Problem:
Below are several records. Retype exactly those lines running from the one with "Es momento de" through the one with "SDiFF-2018 Official Laurel_blackREV_selection.png", end lines included, and no others.

Records supplied:
........

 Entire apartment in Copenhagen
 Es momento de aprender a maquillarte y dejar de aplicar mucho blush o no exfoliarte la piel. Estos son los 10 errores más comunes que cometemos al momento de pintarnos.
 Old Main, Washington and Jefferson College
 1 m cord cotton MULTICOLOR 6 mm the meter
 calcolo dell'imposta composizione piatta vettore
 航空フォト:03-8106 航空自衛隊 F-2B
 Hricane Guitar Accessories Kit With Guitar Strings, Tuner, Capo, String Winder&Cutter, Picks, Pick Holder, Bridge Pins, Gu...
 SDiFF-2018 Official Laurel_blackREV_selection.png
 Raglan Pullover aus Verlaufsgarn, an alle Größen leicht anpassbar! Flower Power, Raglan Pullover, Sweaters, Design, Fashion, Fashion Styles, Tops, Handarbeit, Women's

........

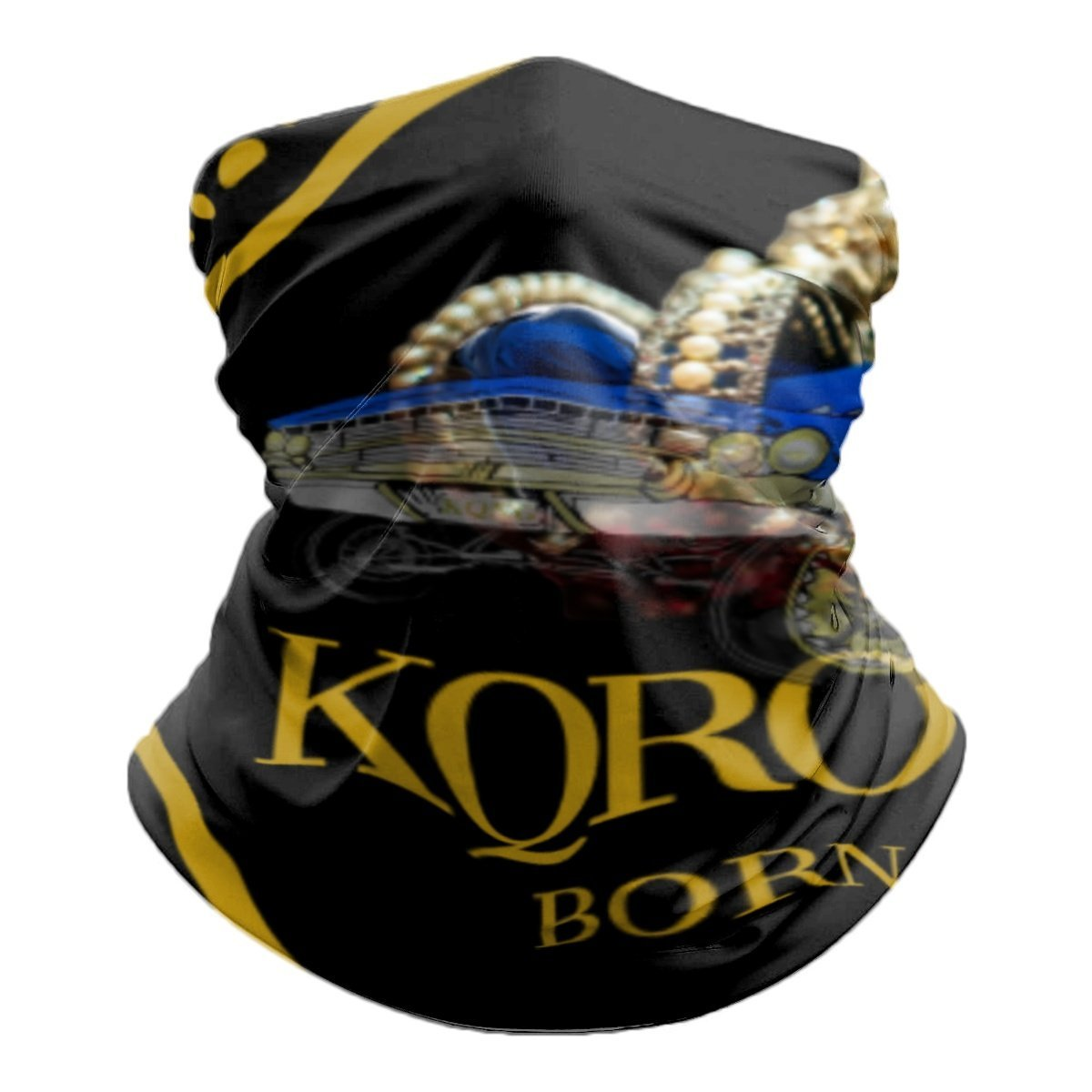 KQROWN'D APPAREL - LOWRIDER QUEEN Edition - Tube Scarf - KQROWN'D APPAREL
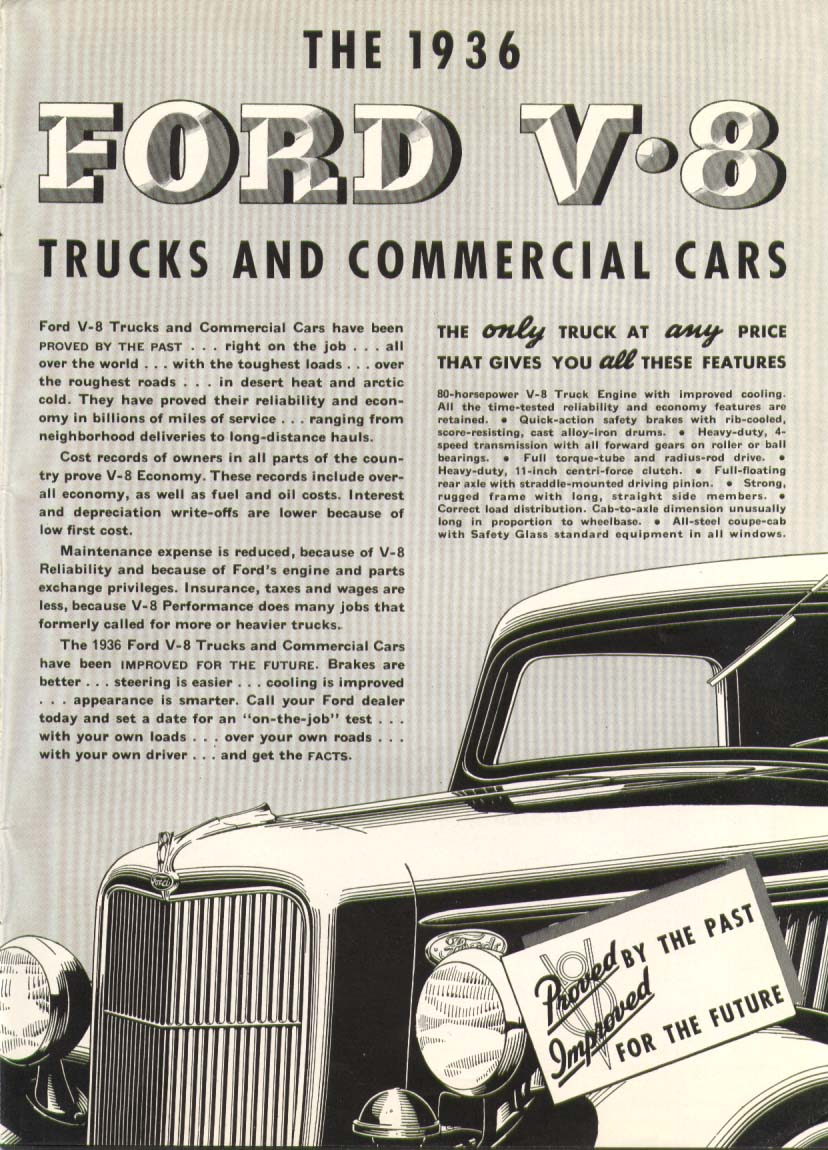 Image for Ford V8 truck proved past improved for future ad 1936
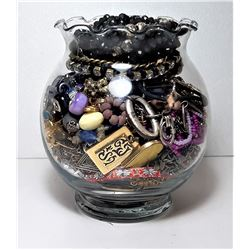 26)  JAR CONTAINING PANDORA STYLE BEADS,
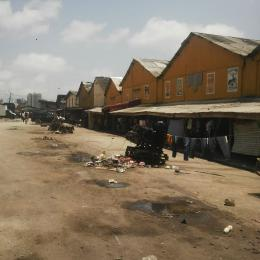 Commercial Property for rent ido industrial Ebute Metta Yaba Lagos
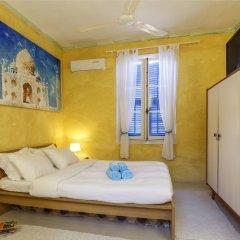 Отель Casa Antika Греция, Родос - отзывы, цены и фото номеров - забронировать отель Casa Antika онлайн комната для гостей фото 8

........

Task answer:
 Es momento de aprender a maquillarte y dejar de aplicar mucho blush o no exfoliarte la piel. Estos son los 10 errores más comunes que cometemos al momento de pintarnos.
 Old Main, Washington and Jefferson College
 1 m cord cotton MULTICOLOR 6 mm the meter
 calcolo dell'imposta composizione piatta vettore
 航空フォト:03-8106 航空自衛隊 F-2B
 Hricane Guitar Accessories Kit With Guitar Strings, Tuner, Capo, String Winder&Cutter, Picks, Pick Holder, Bridge Pins, Gu...
 SDiFF-2018 Official Laurel_blackREV_selection.png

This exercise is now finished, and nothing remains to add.